Há questões que não se podem deixar de consider nessa correspondência. Dos mais
de quinhentos deputados que compõem a Câmara, são raros os que não estão respondendo a processos na justiça, em diferentes instâncias, pelos mais variados tipos
de crime (talvez essa também seja uma categoria a ser agregada às outras majoritárias: homens, brancos, empresários, respondendo a processos na justiça...). Desse mesmo corpo parlamentar, apenas pouco mais de 30 foram eleitos pelos
chamados votos próprios. Ou seja, foram eleitos por votos nominalmente endereçados
a eles. Os demais foram arrastados pelos votos proporcionais em suas
coligações. Assim, muitos candidatos eleitos obtiveram menos votos que outros
muito mais votados, mas vinculados a coligações que não conseguiram alcançar a
chamada média proporcional.
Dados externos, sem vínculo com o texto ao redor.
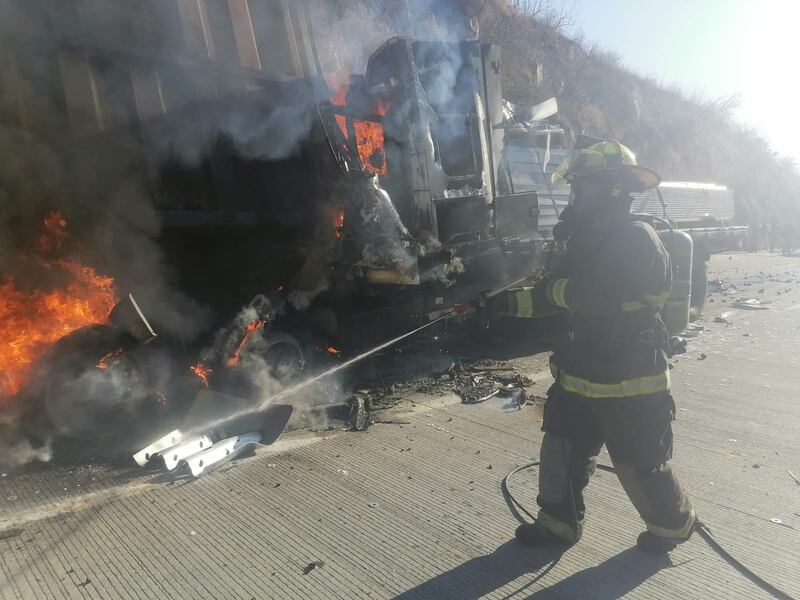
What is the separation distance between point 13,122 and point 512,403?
14.1 feet

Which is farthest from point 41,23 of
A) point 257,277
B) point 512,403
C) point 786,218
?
point 786,218

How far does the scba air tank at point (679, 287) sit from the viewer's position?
2973 millimetres

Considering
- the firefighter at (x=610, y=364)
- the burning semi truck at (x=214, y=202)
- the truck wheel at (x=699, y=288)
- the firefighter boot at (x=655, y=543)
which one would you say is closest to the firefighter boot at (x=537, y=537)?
the firefighter at (x=610, y=364)

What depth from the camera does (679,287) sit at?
9.96ft

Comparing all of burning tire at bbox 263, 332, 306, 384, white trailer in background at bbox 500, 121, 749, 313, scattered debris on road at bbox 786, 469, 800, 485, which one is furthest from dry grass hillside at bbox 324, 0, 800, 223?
scattered debris on road at bbox 786, 469, 800, 485

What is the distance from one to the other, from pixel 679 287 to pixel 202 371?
3654 millimetres

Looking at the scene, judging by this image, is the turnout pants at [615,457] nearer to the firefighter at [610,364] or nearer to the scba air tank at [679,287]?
the firefighter at [610,364]

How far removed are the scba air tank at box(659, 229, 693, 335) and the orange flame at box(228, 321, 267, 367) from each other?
3242 mm

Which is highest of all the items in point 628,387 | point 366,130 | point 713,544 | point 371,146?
point 366,130

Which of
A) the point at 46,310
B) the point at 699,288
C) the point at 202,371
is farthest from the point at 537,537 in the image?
the point at 699,288

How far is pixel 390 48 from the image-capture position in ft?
18.6

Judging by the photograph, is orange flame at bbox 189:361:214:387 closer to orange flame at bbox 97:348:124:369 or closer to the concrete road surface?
orange flame at bbox 97:348:124:369

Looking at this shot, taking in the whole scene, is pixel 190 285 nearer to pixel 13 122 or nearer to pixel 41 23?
pixel 13 122

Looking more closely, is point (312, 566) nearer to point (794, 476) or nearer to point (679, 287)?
point (679, 287)
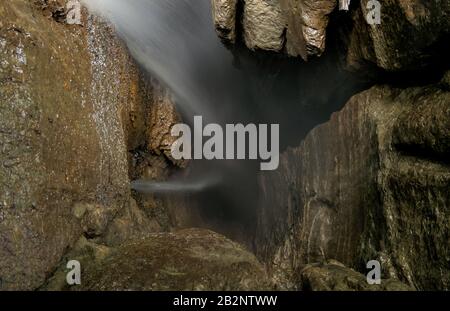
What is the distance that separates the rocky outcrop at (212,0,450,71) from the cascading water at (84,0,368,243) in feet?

Essa regra gera distorções, sim.
Mas não quero me iludir, justificando a face feia do
congresso a partir dessa regra, e isentando a população de ter eleito
candidatos tão afeitos à corrupção e ao cinismo. Os parlamentares eleitos pelo
voto próprio não têm perfil muito distinto dos demais. Esses, que funcionam
como puxadores dos outros eleitos pela proporcionalidade, estabelecem, com
aqueles, relações de afinidade. Tiririca é um exemplo inequívoco. Ao fim e ao cabo, montam um mosaico mais ou menos
coeso e coerente de uma cena da qual eu não gostaria de tomar parte, como
cidadã e eleitora que sou.
Cidadã. Mulher. Eleitora. Fracassada. O sentimento de fracasso de
que sou tomada se refere ao papel social por mim assumido, como educadora. Empurra-me
a indagar sobre os caminhos que tenho escolhido, fundados em propostas que defendem
o esclarecimento, o exercício da autocrítica, a pergunta, a ética da alteridade,
a disposição ao diálogo... Em que medida eu de fato tenho contribuído na
formação cidadã nessa direção? Contra que forças esse projeto deve empreender
seus embates? O que eu tenho deixado de ver, e por isso tenho falido nesse
propósito? (Eu, e os quantos que, como eu, defendam esses mesmos princípios...)
O espetáculo de ontem, promovido pelo Congresso Nacional, cumpriu
também uma função pedagógica de grande impacto. O monstro mostrou sua face, eu a vi. Ela me causou
horror e náusea. Eu aprendi. Não a esquecerei.